The films of Mariano Llinás renew the promise and adventure of cinematic narrative. But they are also explorations of performance and the rapturous enigma of cinematic presence, of the star and her ability to transform and transfix, to hold the film and our hearts in her hands. The same four actresses who star across the six different episodes of La Flor push to a furthest extreme Llinás’ fascination with mutable performance. Flickering across the different roles played with distinct inflection by Elisa Carricajo, Valeria Correo, Pilar Gamboa and Laura Paredes is an ideal of cinema and beauty itself as a wondrously elusive constant, a mode of unquenchable desire. 

The Harvard Film Archive is delighted to welcome Mariano Llinás for a three-night screening of La Flor, joined in dialogue with fellow Porteño filmmaker Matías Piñeiro whose own films, screened and celebrated on several occasions by the HFA, are evidentiary tributes to the cinema’s all-too-often unrealized potential. – Haden Guest

Special thanks: Mariano Siskind, Department of Romance Languages and Literatures, Harvard; Paola Ibarra Deschamps—David Rockefeller Center for Latin American Studies, Harvard.


Saturday February 2 at 5:30pm
Saturday February 9 at 5:30pm

Extraordinary Stories
(Historias Extraordinarias)

Directed by Mariano Llinás. With Mariano Llinás, Walter Jakob, Agustín Mendilaharzu
Argentina 2008, digital video, color, 245 min. Spanish, English and German with English subtitles

Historias Extraordinarias established itself as a groundbreaking film in contemporary Argentine cinema by tackling the standards of both the industry and the independent scene. The film made a daring proposition: cinema is an art that can still tell extraordinary stories as in the tradition of 19th-century writers like Robert Louis Stevenson and Lucio Victorio Mansilla.

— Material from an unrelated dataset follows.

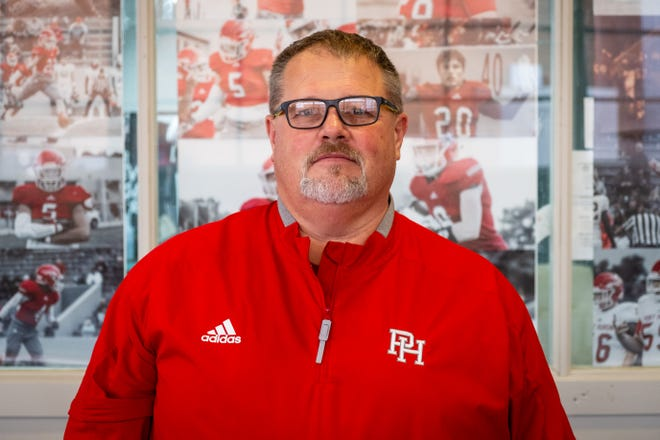 Port Huron High School head football coach Dan Perkins poses for a portrait Thursday, Feb. 4, 2021, in the weight room at the school. Perkins replaced former coach Ryan Mullins after he retired earlier this season.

What could appear at first to be a premise of legendary ambitions became, when facts were finally printed, a rupturist stand. In order to make a film of more than four hours, with thirty actors and over sixty locations, that includes a sequence set during the Second World War, exploding monoliths in Las Pampas and a generous amount of voiceover, an entire new system had to be created. Every professional producer would have rejected a project such as this, alleging its unfundable budget, its uncertain production schedule and its inexistent exploitation circuit. Thus, Historias Extraordinarias is a film made out of the impossible.

But it is not only the industry that has exposed its limitations; independent film production would also show little imagination to conceive of such a film. Any compromise against Llinás’ larger-than-life narrative ambitions would annihilate the heart and soul of Historias Extraordinarias. The independent circuit—too accustomed to minimalism, DIY pieces and stolen moments of bliss—could not figure Llinás’ greater expectations. Against the bureaucracy of the industry and the conformity of the independents, Llinás created a system of his own and produced, over five years, an exceptional film that most passionately breaks not a few of the rules of this game we call cinema.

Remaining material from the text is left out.